◆ Goal of the exercise
Could you set down these lines from the material word for word, beginning with the line containing "Comparing the three objects, is the" and continuing through the line containing "40.2 metres"?

Extracted data entries:
*****
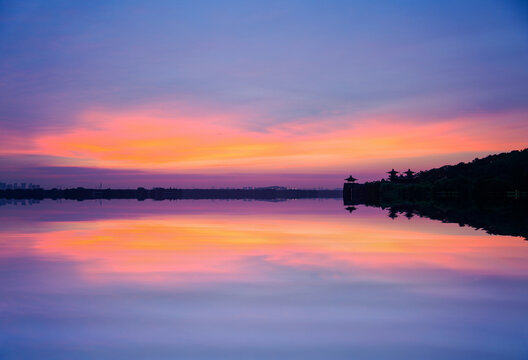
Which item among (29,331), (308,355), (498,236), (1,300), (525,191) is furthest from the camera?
(525,191)

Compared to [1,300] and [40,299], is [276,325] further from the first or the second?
[1,300]

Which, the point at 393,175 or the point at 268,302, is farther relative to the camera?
the point at 393,175

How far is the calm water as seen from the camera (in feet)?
18.7

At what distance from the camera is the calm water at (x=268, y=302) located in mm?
5707

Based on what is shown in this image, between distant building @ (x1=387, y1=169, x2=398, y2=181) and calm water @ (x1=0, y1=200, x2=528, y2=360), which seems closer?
calm water @ (x1=0, y1=200, x2=528, y2=360)

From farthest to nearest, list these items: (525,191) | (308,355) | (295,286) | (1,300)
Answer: (525,191) → (295,286) → (1,300) → (308,355)

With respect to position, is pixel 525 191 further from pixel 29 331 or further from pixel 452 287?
pixel 29 331

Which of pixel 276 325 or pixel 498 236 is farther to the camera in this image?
pixel 498 236

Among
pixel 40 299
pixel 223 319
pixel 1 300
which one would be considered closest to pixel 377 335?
pixel 223 319

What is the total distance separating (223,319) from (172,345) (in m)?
1.08

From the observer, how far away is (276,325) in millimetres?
6398

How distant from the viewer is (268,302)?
7566 mm

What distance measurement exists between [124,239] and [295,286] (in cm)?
918

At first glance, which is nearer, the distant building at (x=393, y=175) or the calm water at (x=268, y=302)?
the calm water at (x=268, y=302)
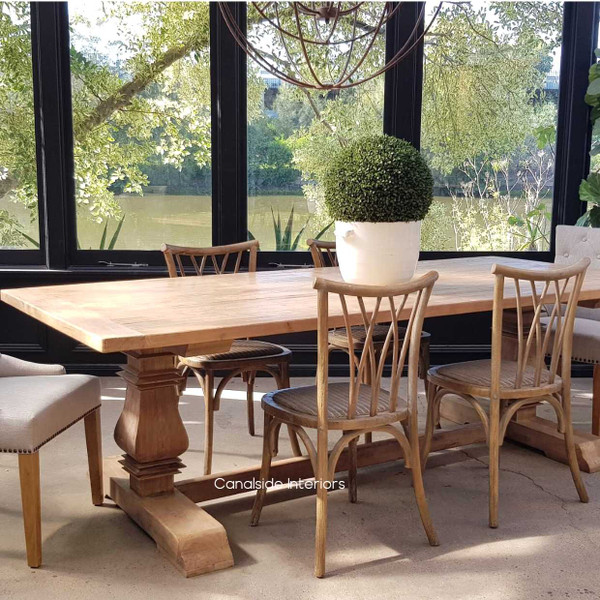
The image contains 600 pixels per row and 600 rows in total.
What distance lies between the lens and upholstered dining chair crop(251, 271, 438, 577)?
2.37 metres

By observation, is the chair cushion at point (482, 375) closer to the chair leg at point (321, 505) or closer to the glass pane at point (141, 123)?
the chair leg at point (321, 505)

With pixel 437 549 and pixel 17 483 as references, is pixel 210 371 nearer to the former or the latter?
pixel 17 483

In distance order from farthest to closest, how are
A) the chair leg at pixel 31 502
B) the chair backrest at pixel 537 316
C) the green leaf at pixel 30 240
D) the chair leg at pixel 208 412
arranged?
the green leaf at pixel 30 240 → the chair leg at pixel 208 412 → the chair backrest at pixel 537 316 → the chair leg at pixel 31 502

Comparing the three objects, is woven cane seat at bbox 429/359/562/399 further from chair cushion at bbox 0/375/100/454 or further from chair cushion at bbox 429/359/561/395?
chair cushion at bbox 0/375/100/454

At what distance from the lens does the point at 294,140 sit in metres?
4.78

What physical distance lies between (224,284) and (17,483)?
108cm

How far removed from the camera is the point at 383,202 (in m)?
2.80

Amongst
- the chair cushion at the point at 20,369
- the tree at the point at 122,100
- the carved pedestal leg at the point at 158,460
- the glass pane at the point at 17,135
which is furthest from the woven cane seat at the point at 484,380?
the glass pane at the point at 17,135

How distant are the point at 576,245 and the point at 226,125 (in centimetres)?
199

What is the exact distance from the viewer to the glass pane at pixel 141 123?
15.0ft

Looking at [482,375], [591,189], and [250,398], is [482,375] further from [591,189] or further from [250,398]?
[591,189]

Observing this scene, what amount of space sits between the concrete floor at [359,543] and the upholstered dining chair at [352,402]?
0.12 m

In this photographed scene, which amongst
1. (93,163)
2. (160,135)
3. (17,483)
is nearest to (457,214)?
(160,135)

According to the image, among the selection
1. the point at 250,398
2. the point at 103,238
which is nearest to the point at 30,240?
the point at 103,238
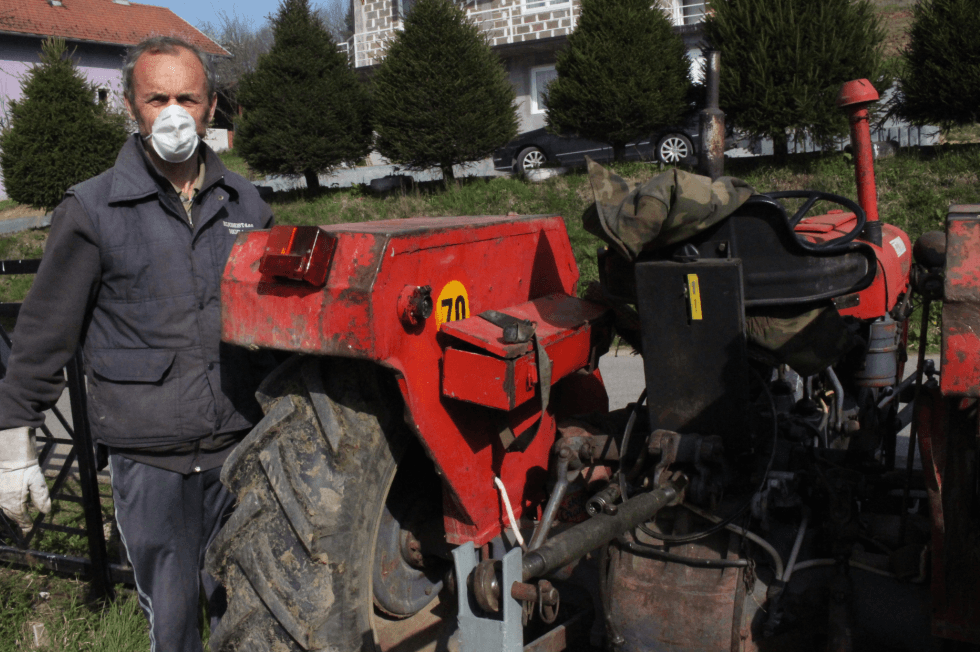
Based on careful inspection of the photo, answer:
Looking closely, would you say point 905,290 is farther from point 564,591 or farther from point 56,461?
point 56,461

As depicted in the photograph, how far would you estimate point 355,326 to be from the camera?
6.31 feet

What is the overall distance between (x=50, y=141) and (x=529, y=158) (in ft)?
32.1

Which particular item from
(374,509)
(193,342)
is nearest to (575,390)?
(374,509)

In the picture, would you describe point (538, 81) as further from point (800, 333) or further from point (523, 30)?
point (800, 333)

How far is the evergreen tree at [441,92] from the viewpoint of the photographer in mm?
14547

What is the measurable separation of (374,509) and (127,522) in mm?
846

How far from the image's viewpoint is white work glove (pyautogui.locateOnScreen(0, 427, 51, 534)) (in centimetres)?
238

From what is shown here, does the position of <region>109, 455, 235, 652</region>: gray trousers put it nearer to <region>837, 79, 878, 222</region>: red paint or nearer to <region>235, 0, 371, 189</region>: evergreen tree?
<region>837, 79, 878, 222</region>: red paint

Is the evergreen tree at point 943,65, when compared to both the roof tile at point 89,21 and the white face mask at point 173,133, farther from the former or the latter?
the roof tile at point 89,21

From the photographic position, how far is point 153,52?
252cm

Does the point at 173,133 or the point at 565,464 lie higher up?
the point at 173,133

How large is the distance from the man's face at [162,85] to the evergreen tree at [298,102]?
14456 mm

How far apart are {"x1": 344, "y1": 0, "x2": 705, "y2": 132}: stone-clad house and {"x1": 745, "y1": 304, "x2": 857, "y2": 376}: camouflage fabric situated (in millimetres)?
19078

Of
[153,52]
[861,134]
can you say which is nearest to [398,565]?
[153,52]
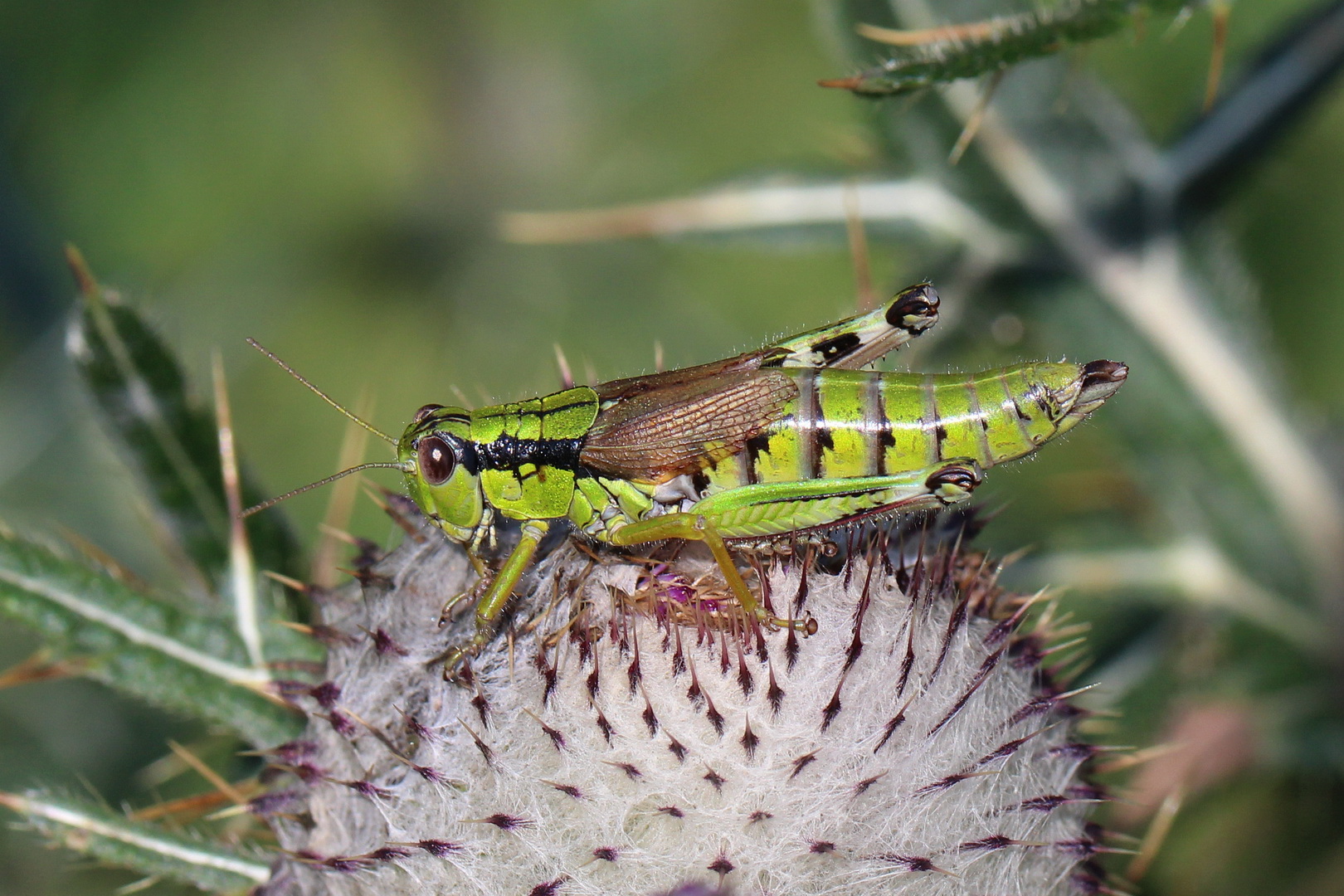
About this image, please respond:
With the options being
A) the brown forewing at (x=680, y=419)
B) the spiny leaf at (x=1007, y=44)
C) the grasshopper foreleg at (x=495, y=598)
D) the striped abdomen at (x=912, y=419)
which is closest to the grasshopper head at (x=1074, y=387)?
the striped abdomen at (x=912, y=419)

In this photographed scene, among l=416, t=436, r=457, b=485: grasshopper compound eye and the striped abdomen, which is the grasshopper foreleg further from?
the striped abdomen

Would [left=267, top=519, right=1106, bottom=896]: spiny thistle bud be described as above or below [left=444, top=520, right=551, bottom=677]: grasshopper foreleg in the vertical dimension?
below

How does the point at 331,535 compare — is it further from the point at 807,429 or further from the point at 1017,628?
the point at 1017,628

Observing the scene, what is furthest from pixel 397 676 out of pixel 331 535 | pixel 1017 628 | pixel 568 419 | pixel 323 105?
pixel 323 105

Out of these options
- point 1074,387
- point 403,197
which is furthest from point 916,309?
point 403,197

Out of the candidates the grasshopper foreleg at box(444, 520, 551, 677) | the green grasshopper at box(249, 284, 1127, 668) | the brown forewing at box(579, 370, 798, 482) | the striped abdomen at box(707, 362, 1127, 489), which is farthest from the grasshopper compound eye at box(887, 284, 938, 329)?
the grasshopper foreleg at box(444, 520, 551, 677)

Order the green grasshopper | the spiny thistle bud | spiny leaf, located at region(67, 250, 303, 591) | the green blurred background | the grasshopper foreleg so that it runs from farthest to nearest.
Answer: the green blurred background
spiny leaf, located at region(67, 250, 303, 591)
the green grasshopper
the grasshopper foreleg
the spiny thistle bud
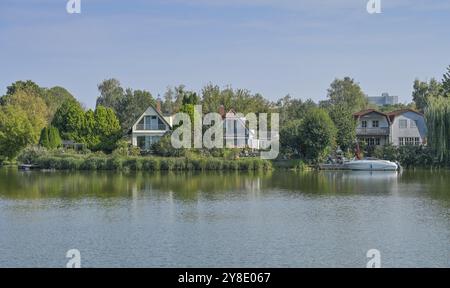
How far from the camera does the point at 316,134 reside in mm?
53812

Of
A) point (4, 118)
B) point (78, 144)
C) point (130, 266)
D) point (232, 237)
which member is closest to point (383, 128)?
point (78, 144)

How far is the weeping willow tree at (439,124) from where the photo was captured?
156 ft

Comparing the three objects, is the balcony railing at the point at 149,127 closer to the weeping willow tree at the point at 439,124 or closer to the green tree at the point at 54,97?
the green tree at the point at 54,97

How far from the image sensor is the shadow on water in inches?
1371

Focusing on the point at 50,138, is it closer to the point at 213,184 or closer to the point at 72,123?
the point at 72,123

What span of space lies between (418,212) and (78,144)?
40.2 metres

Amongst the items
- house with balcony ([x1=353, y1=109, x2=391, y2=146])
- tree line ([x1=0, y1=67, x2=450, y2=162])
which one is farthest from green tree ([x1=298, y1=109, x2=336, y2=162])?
house with balcony ([x1=353, y1=109, x2=391, y2=146])

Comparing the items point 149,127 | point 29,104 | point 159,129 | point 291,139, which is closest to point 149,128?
point 149,127

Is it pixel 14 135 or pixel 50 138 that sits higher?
pixel 14 135

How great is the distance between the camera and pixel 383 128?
204 feet

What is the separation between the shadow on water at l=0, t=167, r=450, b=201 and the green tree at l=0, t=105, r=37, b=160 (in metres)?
9.00

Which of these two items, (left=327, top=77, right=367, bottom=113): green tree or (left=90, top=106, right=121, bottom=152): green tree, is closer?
(left=90, top=106, right=121, bottom=152): green tree

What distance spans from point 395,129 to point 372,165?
1034 centimetres

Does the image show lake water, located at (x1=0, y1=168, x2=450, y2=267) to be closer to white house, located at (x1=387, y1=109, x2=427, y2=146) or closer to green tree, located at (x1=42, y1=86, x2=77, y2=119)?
white house, located at (x1=387, y1=109, x2=427, y2=146)
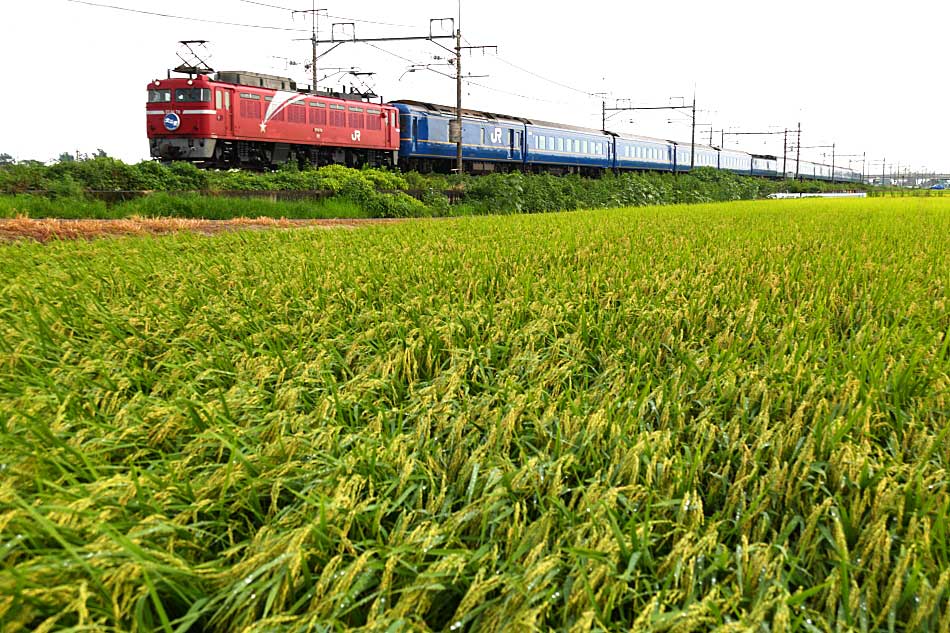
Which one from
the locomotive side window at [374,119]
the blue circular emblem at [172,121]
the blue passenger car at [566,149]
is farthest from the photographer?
the blue passenger car at [566,149]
*****
◆ Exercise solution
Comparing the three objects, is the balcony railing at the point at 149,127 closer to the weeping willow tree at the point at 439,124 or closer to the green tree at the point at 54,97?
the green tree at the point at 54,97

How far from the image sensor is the shadow on water in inches?
1371

Focusing on the point at 50,138, is it closer to the point at 213,184 or closer to the point at 72,123?
the point at 72,123

What span of space lies between (418,212) and (78,144)?
40.2 metres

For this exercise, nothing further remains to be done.